Today, the Federal Circuit released two opinions, one precedential and one nonprecedential, both in patent cases. The precedential opinion, which inspired six amici briefs, addresses obviousness-type double patenting. The nonprecedential opinion involves a consolidated appeal of two inter partes review decisions, which held all challenged claims invalid on grounds of obviousness. Here are the introductions to the opinions.
In re Cellect, LLC (Precedential Opinion)

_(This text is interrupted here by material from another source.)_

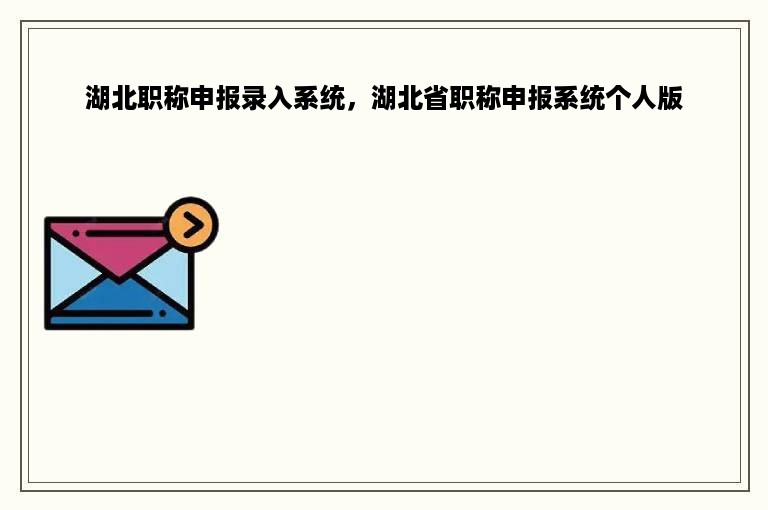 湖北职称申报录入系统，湖北省职称申报系统个人版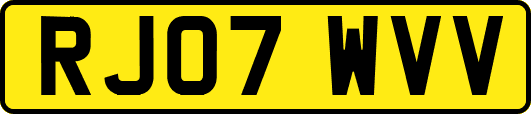 RJ07 WVV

Cellect, LLC (“Cellect”) appeals from four ex parte reexamination decisions of the United States Patent and Trademark Office (“USPTO”) Patent Trial and Appeal Board (“the Board”) affirming the unpatentability of: (1) claims 22, 42, 58, and 66 of U.S. Patent 6,982,742 (“the ’742 patent”); (2) claims 1, 17, 19, 21, 22, 27, 49, 55, and 61 of U.S. Patent 6,424,369 (“the ’369 patent”); (3) claims 1, 5, 11, 33, 34, 58, and 64 of U.S. Patent 6,452,626 (“the ’626 patent”); and (4) claims 25–29 and 33 of U.S. Patent 7,002,621 (“the ’621 patent”) for obviousness-type double patenting (“ODP”). Ex parte Cellect LLC, Appeal 2021-005302 (P.T.A.B. Feb. 17, 2020), J.A. 27–49; Ex parte Cellect LLC, Appeal 2021-005046 (P.T.A.B. Feb. 18, 2020), J.A. 51–73; Ex parte Cellect LLC, Appeal 2021-005258 (P.T.A.B. Feb. 19, 2020), J.A. 76–97; Ex parte Cellect LLC, Appeal 2021- 005303 (P.T.A.B. Feb. 16, 2020), J.A. 2–24. For the reasons provided below, we affirm.

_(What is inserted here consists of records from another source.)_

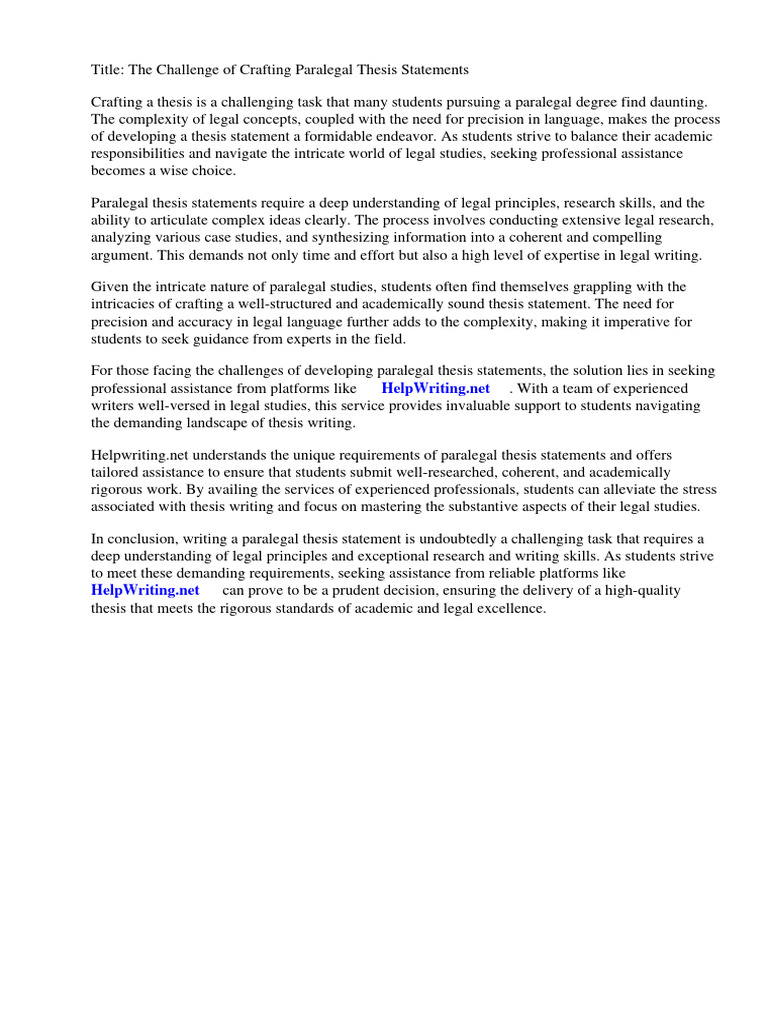 Title: The Challenge of Crafting Paralegal Thesis Statements

Crafting a thesis is a challenging task that many students pursuing a paralegal degree find daunting. The complexity of legal concepts, coupled with the need for precision in language, makes the process of developing a thesis statement a formidable endeavor. As students strive to balance their academic responsibilities and navigate the intricate world of legal studies, seeking professional assistance becomes a wise choice.

Paralegal thesis statements require a deep understanding of legal principles, research skills, and the ability to articulate complex ideas clearly. The process involves conducting extensive legal research, analyzing various case studies, and synthesizing information into a coherent and compelling argument. This demands not only time and effort but also a high level of expertise in legal writing.

Given the intricate nature of paralegal studies, students often find themselves grappling with the intricacies of crafting a well-structured and academically sound thesis statement. The need for precision and accuracy in legal language further adds to the complexity, making it imperative for students to seek guidance from experts in the field.

For those facing the challenges of developing paralegal thesis statements, the solution lies in seeking professional assistance from platforms like HelpWriting.net . With a team of experienced writers well-versed in legal studies, this service provides invaluable support to students navigating the demanding landscape of thesis writing.

Helpwriting.net understands the unique requirements of paralegal thesis statements and offers tailored assistance to ensure that students submit well-researched, coherent, and academically rigorous work. By availing the services of experienced professionals, students can alleviate the stress associated with thesis writing and focus on mastering the substantive aspects of their legal studies.

In conclusion, writing a paralegal thesis statement is undoubtedly a challenging task that requires a deep understanding of legal principles and exceptional research and writing skills. As students strive to meet these demanding requirements, seeking assistance from reliable platforms like HelpWriting.net can prove to be a prudent decision, ensuring the delivery of a high-quality thesis that meets the rigorous standards of academic and legal excellence.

Universal Electronics, Inc. v. Roku, Inc. (Nonprecedential Opinion)
This is a consolidated appeal of two inter partes review (IPR) decisions, on petitions filed by Roku, Inc. seeking invalidation of certain claims of U.S. Patent No. 7,821,504 (“’504 patent”) and U.S. Patent No. 7,821,505 (“’505 patent”), owned by Universal Electronics, Inc. (“UEI”). The Patent Trial and Appeal Board (“PTAB” or “Board”) held all the challenged claims invalid on the ground of obviousness; viz., claims 1 and 5 of the ’504 patent and claims 5–7, 9, 10, 12, 49, and 51 of the ’505 patent. We affirm the Board’s decisions.